Knowing the health issues affecting you or your family members is frequently under-appreciated. You must understand well what is going on with your baby. Your knowledge will help you in making decisions about the care of your baby when discussing different options with his or her doctors.
If your baby is an extremely premature baby or a micro-preemie, there will likely be situations when doctors will present you with different treatment options with benefits and side effects to consider.
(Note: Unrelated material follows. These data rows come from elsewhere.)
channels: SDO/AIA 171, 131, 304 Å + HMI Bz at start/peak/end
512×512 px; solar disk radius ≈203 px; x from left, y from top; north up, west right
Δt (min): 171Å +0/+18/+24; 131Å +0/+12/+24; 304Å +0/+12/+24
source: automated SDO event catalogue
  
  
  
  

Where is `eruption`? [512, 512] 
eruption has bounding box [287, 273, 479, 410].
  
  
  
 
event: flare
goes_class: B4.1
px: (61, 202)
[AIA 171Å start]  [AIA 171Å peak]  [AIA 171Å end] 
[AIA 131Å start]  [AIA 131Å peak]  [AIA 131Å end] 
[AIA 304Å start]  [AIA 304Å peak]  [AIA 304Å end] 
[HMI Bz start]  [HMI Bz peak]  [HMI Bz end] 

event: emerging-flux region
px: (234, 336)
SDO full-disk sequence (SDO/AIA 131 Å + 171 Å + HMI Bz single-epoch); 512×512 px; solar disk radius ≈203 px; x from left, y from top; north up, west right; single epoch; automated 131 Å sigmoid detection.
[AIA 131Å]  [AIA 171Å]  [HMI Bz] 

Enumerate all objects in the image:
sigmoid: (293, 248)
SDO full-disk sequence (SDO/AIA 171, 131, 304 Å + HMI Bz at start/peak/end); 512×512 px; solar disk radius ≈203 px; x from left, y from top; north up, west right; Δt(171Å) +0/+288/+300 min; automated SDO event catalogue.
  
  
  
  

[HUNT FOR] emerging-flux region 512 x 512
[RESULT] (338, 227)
There are many resources available to you where you can learn more about health issues associated with prematurity. You can start your education with the sites I listed below:
- If you have a premature baby born before 32 weeks receiving treatment in the NICU right now, I encourage you to explore my book “Babies Born Early“
- My website NeoPedEdu: I publish articles about different health issues affecting premature babies, full-term babies, and infants.
- My YouTube Channel
- March of Dimes: A charitable organization that provides education, advocacy, and research funding aimed at prenatal health, congenital disabilities, and genetics: https://www.marchofdimes.org/
- WebMD: An American corporation that publishes on-line news and information about human health and well-being: https://www.webmd.com/
- National Institute of Health: Governmental Organization focusing on research and education: https://www.nih.gov/
- CDC: Centers for Disease Control and Prevention is a governmental agency providing reliable information about various health topics: https://www.cdc.gov/
This article is only for general information purposes. It should not be viewed as any kind of medical advice. There is a small chance that information here may be inaccurate. You should always discuss all health-related matters with your doctor before making any decisions that may affect your health or health of your family members.